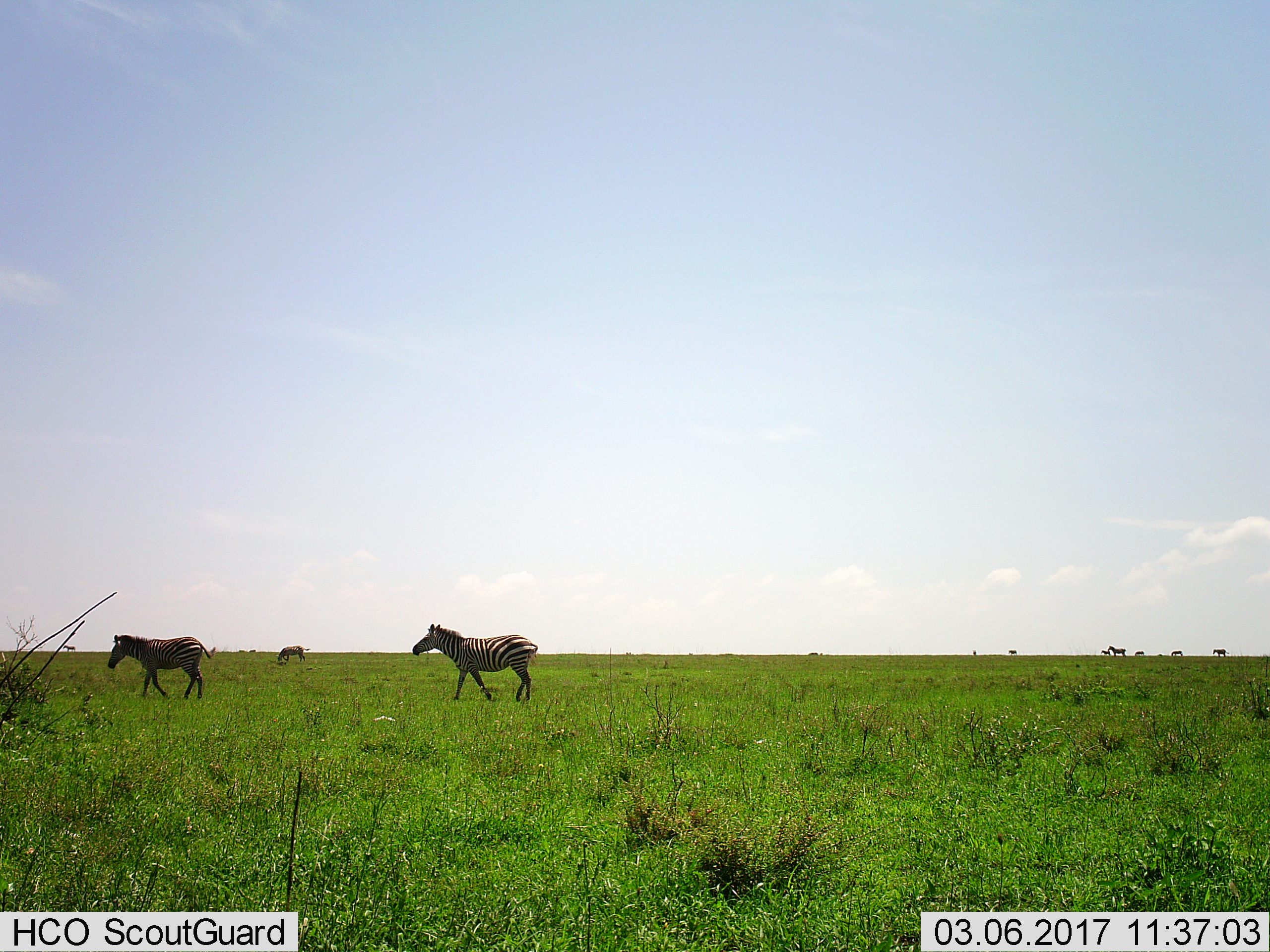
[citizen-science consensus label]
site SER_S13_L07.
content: unidentified animal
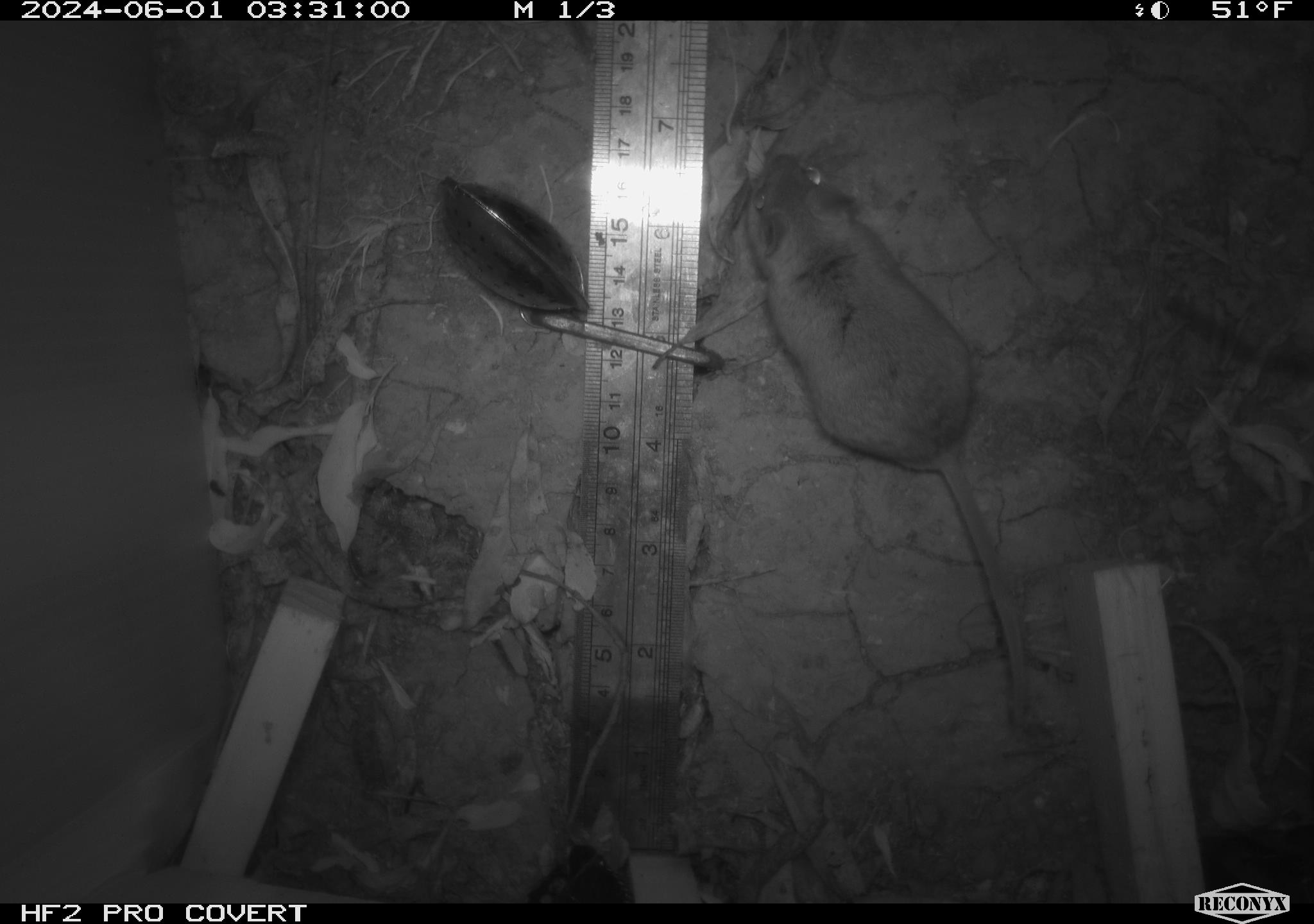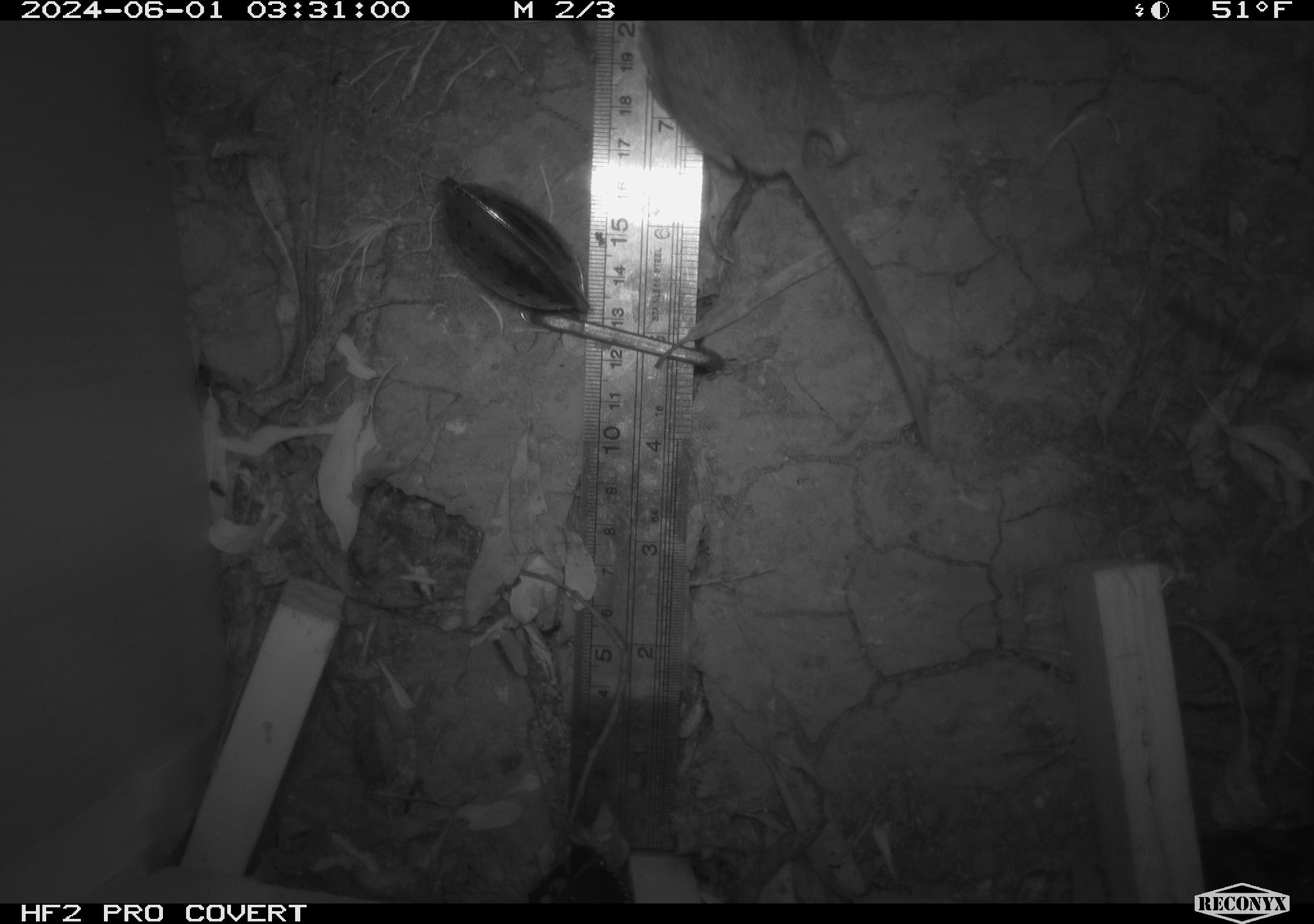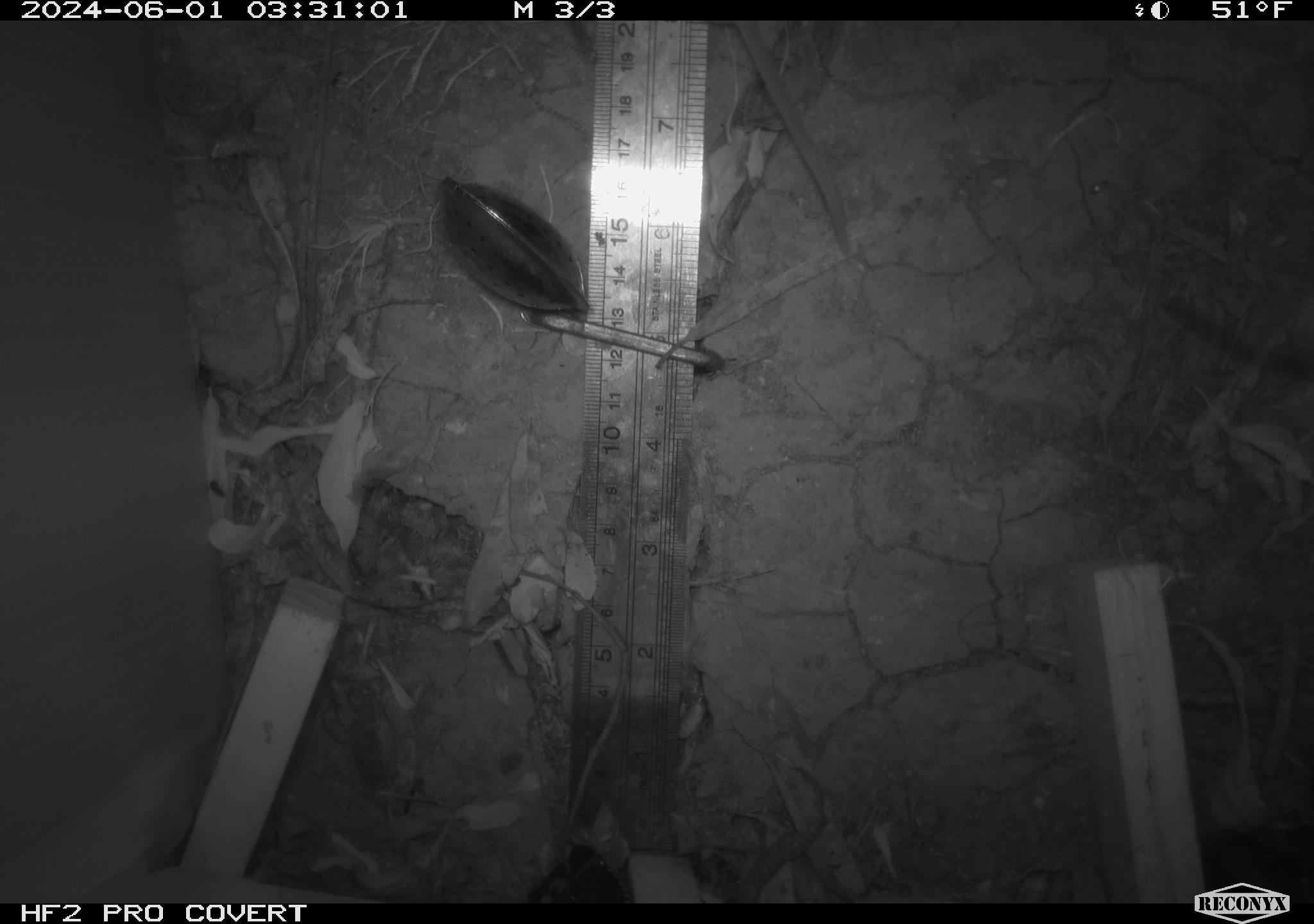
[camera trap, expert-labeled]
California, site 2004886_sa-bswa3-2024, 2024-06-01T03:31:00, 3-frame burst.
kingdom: Animalia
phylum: Chordata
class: Mammalia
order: Rodentia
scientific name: Rodentia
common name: mouse species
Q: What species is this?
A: Mouse species (Rodentia).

☆ ☆ ☆

## Exercise goal
Could you output every record above exactly as written, leaving out the pictures?

## The answer
[citizen-science consensus label]
site SER_S13_L07.
content: unidentified animal
[camera trap, expert-labeled]
California, site 2004886_sa-bswa3-2024, 2024-06-01T03:31:00, 3-frame burst.
kingdom: Animalia
phylum: Chordata
class: Mammalia
order: Rodentia
scientific name: Rodentia
common name: mouse species
Q: What species is this?
A: Mouse species (Rodentia).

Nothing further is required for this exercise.